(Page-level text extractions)
┌──

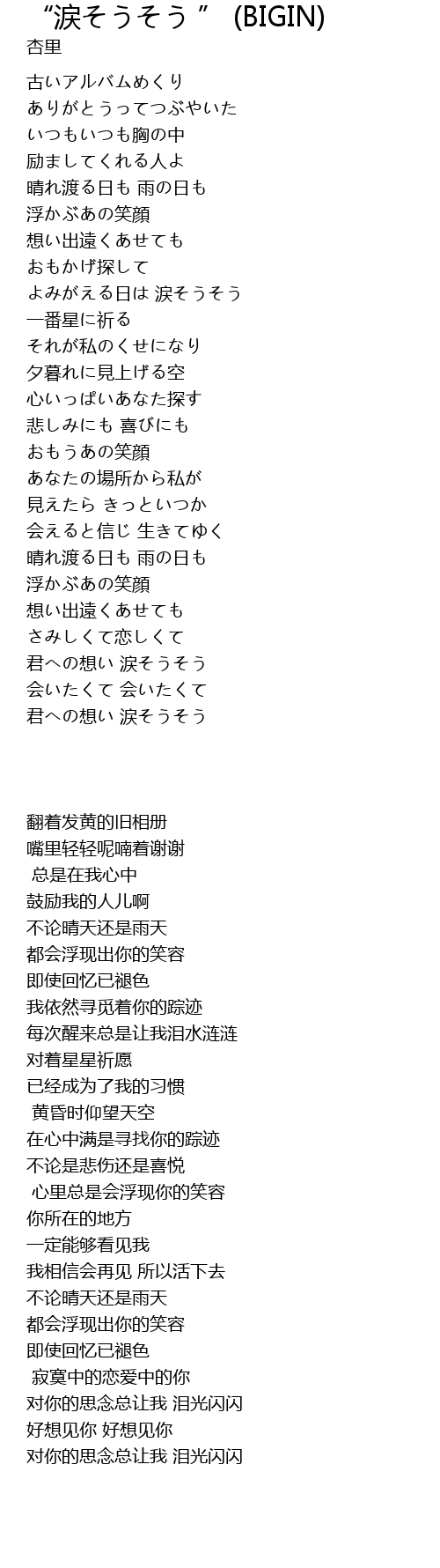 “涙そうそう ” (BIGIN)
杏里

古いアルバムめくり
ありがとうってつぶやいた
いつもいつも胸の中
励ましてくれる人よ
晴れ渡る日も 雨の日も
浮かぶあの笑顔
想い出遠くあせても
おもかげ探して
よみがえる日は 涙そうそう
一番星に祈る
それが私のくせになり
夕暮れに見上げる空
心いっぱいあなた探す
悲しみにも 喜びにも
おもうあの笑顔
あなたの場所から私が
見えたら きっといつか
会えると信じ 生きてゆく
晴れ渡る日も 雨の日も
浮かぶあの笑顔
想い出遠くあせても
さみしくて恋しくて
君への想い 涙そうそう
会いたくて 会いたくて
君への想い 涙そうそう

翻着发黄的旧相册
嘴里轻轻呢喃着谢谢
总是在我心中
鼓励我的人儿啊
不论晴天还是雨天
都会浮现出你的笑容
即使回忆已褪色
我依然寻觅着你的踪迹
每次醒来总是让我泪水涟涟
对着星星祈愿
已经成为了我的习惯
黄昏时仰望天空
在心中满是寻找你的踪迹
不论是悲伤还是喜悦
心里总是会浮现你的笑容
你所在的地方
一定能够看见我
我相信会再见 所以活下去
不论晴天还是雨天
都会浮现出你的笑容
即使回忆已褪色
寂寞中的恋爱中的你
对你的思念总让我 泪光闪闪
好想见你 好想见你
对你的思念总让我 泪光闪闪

└──
┌──

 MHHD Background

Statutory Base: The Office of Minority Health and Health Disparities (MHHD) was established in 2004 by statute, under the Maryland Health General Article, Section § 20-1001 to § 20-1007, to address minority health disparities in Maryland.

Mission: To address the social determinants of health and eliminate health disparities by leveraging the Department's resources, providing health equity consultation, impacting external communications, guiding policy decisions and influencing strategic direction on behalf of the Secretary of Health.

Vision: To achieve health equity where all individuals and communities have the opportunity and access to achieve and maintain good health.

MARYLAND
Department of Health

└──

Task description: Set down precisely the lines above between the line holding "Statutory Base: The" and the line holding "Department of Health", inclusive, and nothing beyond them.

Response to this task:
Statutory Base: The Office of Minority Health and Health Disparities (MHHD) was established in 2004 by statute, under the Maryland Health General Article, Section § 20-1001 to § 20-1007, to address minority health disparities in Maryland.

Mission: To address the social determinants of health and eliminate health disparities by leveraging the Department's resources, providing health equity consultation, impacting external communications, guiding policy decisions and influencing strategic direction on behalf of the Secretary of Health.

Vision: To achieve health equity where all individuals and communities have the opportunity and access to achieve and maintain good health.

MARYLAND
Department of Health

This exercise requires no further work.